Allowing selective compression on a packet by packet basis provides
implementation flexibility. For example, you may want to avoid compressing
packets less than 100 bytes; or want to send uncompressed data because the
data expanded (was precompressed or pre-encrypted at the application
layer). You could easily do this using the compressed/not-compressed bit as
proposed. To avoid using the bit, you would have to have two SA's for each
direction of the connection: one to use for compressed data and one to use
for uncompressed data. Are system resources (SA's) that free that a
potential doubling of their use is acceptable? I would argue that use of a
single bit per packet (an existing bit, not an additional one) is
preferable to managing two SA's per direction on each connection.

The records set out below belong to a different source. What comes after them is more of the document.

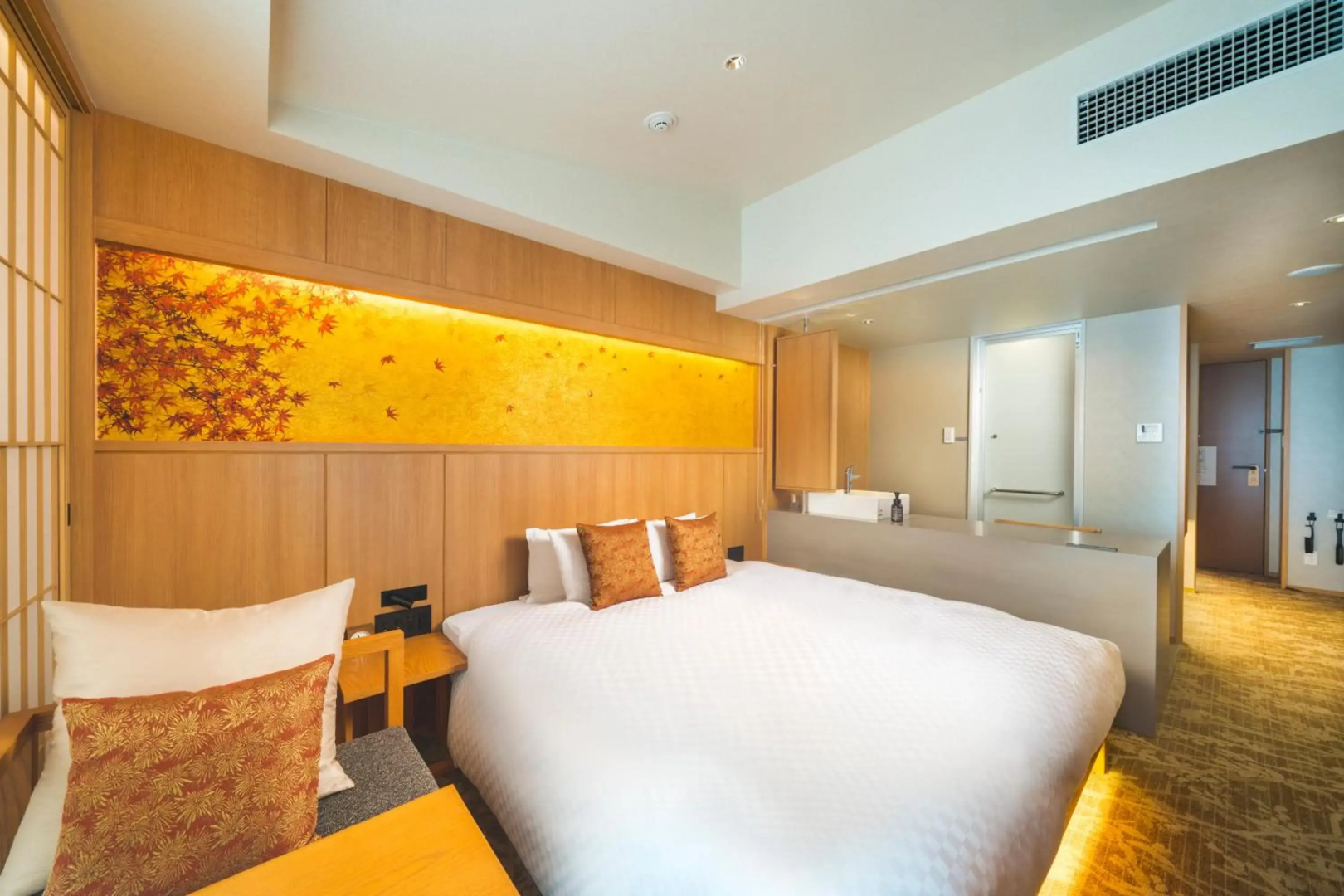 KAYA Kyoto Nijo Castle, BW Signature Collection by Best Western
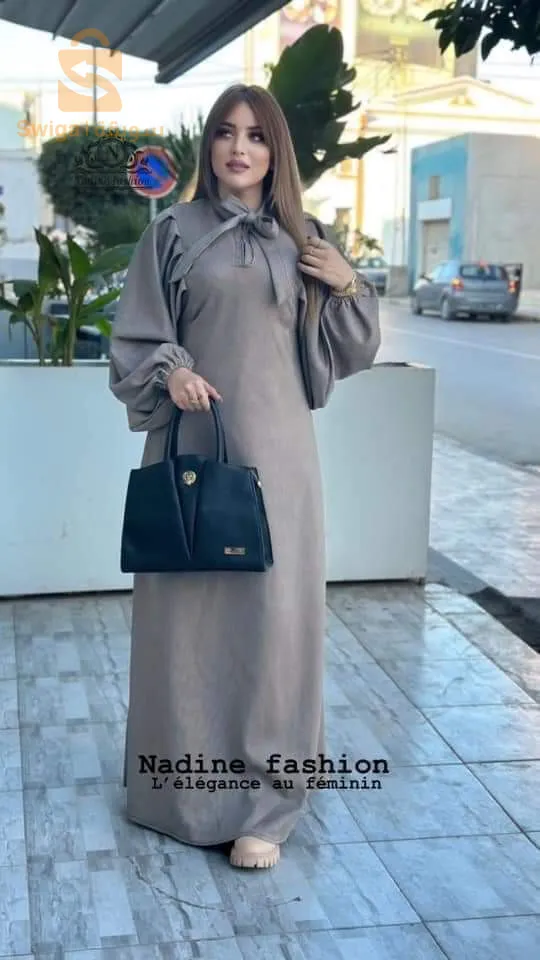 حجاب نسائي باتشموا بيا فيني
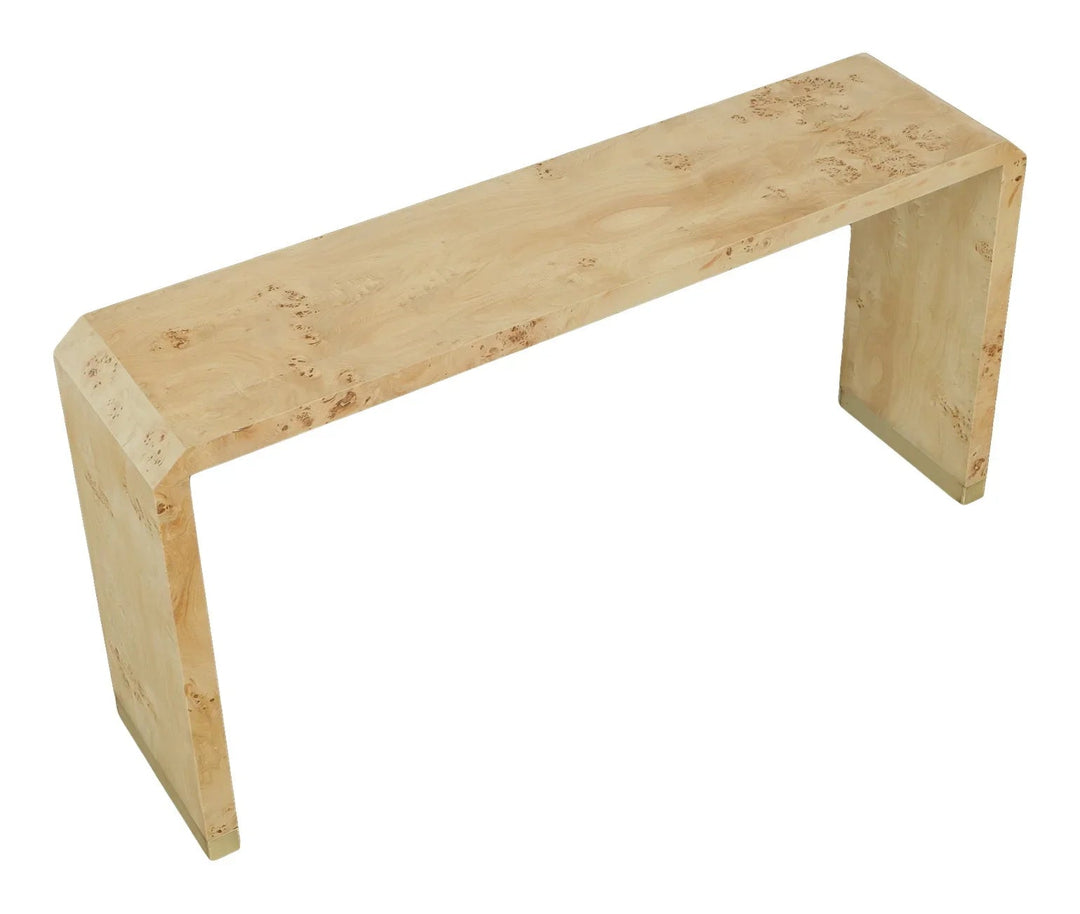 SwayLiving SwayLiving Sequoia Sofa Table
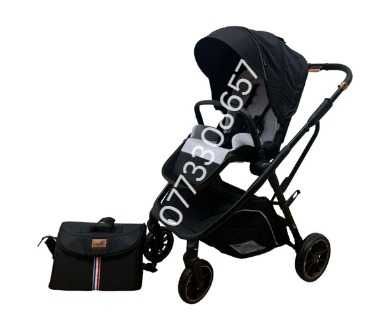 Carucior/Carut, Copii, Modele Universale, Sport, Pliere Compacta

Seems
like comparable complexity at best.

...snip...

>I prefer ISAKMP negotiation because it will allow me to implement it up
higher in my stack
>than the IP layer.  I think that compressing at the IP layer isn't going
to buy you a whole
>lot in speed since you're going to be sending out the same number of
packets. 
>If I have a confirmed negotiated compression algorithm/state, my
implementation 
>can do compression in the appropriate place,  above the fragmentation done
by 
>TCP.  Firewalls can do compression before they encrypt or whatever, but then 
>I'll just get a lot of small encrypted packets from a firewall.  A
firewall will get
>fully packed, compressed and encrypted packets from me.   That's better
than nothing. 
>
>The choice of what layer to process compression at should be an
implementation detail
>as long as it is done before encryption and decompressed after decryption.
 In this way,
>compression may be useful to things other than IPsec and ESP in
particular.  Lumping
>compression on ESP doesn't allow us a general compression solution. 

The problem, as I've stated in other responses, is that there is not a
universal "higher layer" in which to do compression. It is more than an
implementation detail. All parties wanting to compress would have to
support it at this "higher layer" which may or may not be present. IP is
the common denominator and the need for compression at the IP layer is
partly because of the encryption. In the absence of encryption, for systems
using PPP, the PPP compression will be effective.

...snip...

>I'd like to see more investigation of how useful compression is before we
commit to anything though.
>I have a lot of questions about how much we'll gain for what kinds of
traffic and over links that do
>hardware compression like some modems and routers. Am I the only one that
feels like we're rushing
>this without enough information?

In a response to another message in this thread, I provided a table of
compression ratios for text data, analyzed on the basis of packet size. I
will work on providing similar results on other types of data, but this is
publically available data used for comparing compression ratios for
different compression algorithms (see draft-sabin-lzs-payload-00.txt).

For links that do hardware compression (modems & routers), once you encrypt
at a the IP layer, those compressors are no longer effective (encrypted
data doesn't/shouldn't compress).

Your questions are useful in the debate and are appreciated.